Viewed in Bakhtinian terms then, the "Socratic problem" is really no problem at all, for all communication constitutes a borrowing of other voices for purposes of individual authorial intent. Plato borrows Socrates to make a point, as Socrates during his lifetime borrowed and imparted, accepted and challenged, the thoughts of others in a never-ending, dialectical inquiry. "Truth" in the Phaedrus emerges only through the act of dialectic, and once that process stops, truth itself becomes suspect.

Schuster and Harris both give us an idea of how Bakhtin stands in relation to classical rhetorical theory, but what exactly is Bakhtin's standing within modern composition studies?
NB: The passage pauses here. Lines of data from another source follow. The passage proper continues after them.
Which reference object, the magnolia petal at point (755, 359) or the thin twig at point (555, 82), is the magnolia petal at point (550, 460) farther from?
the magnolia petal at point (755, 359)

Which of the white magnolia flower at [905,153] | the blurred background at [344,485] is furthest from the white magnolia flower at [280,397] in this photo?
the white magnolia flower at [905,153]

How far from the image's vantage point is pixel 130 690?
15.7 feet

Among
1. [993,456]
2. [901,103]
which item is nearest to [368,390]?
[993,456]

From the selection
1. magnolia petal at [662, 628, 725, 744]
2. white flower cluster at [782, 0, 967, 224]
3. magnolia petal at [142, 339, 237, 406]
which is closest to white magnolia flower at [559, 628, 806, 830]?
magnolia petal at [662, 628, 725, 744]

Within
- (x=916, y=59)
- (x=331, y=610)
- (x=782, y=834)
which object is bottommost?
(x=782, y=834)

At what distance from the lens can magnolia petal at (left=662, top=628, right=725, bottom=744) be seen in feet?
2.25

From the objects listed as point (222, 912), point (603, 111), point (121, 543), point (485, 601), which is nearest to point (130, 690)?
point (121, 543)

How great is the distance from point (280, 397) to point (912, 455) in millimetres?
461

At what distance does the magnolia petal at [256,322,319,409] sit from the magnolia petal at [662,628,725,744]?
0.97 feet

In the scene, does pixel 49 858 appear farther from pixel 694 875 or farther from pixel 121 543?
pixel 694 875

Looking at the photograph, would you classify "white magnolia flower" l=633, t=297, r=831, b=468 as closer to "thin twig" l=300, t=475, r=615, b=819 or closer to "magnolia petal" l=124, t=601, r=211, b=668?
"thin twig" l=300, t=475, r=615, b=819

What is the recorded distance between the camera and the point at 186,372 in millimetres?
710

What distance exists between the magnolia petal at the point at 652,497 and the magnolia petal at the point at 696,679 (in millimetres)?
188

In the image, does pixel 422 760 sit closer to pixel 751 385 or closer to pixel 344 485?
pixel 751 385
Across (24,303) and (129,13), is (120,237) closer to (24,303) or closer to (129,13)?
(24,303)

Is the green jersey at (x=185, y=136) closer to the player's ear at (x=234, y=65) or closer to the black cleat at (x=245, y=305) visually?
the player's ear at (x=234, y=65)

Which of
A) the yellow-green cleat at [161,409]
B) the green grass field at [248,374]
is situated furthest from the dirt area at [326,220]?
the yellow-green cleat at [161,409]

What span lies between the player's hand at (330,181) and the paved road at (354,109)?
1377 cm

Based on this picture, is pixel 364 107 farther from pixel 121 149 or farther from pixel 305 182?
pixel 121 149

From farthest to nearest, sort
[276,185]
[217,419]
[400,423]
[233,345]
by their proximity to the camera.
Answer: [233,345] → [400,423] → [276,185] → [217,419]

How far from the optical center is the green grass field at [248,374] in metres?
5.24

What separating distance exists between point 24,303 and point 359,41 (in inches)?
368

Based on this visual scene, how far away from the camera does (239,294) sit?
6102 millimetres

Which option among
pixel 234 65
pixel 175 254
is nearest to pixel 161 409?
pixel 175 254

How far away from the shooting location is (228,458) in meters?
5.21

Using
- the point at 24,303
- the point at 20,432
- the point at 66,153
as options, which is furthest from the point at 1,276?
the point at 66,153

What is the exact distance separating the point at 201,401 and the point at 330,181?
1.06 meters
Louise Wetherbee Phelps sees Bakhtin as one of four modern philosophers (Burke, Ricoeur, and Polanyi being the others) who have formulated positive, constructive ideas with great relevance for rhetoric and composition, as opposed to the thought of "poststructuralism, critical theory, Marxism, and 'edifying' philosophy that others find gloomy, skeptical, and paralyzing" (Composition 56).

Yet to answer fully the question of Bakhtin's influence in modern composition theory requires an examination of the various pedagogical views that have arisen during the past decade and now seem to be merging toward a unified paradigm. Lester Faigley has noted that during the 1980s, three competing schools of pedagogy vied for the attention of composition scholars: the expressive, the cognitive, and the social.

However, recent developments indicate that the expressive and cognitive views are moving increasingly toward a social view of language and literacy. Peter Elbow, considered to be the top practitioner in the expressivist camp, has throughout his work expressed an interest in how individual expression operates within a social setting, such as in collaborative writing and peer evaluation. As Stephen M. Fishman has noted, many critics have ignored the social emphasis of Elbow's work. Though the expressivist school indeed has roots in eighteenth-century German romanticism, Fishman argues that to "understand romanticism as championing the artist as a lonely, spontaneous genius is to adopt too narrow a view of romanticism" (649). Instead, he believes a central concern of romanticism was "finding common ground among individuals," and that by "seeing expressivism as isolating, Elbow's critics make it easy to neglect the communitarian objectives of his approach" (649).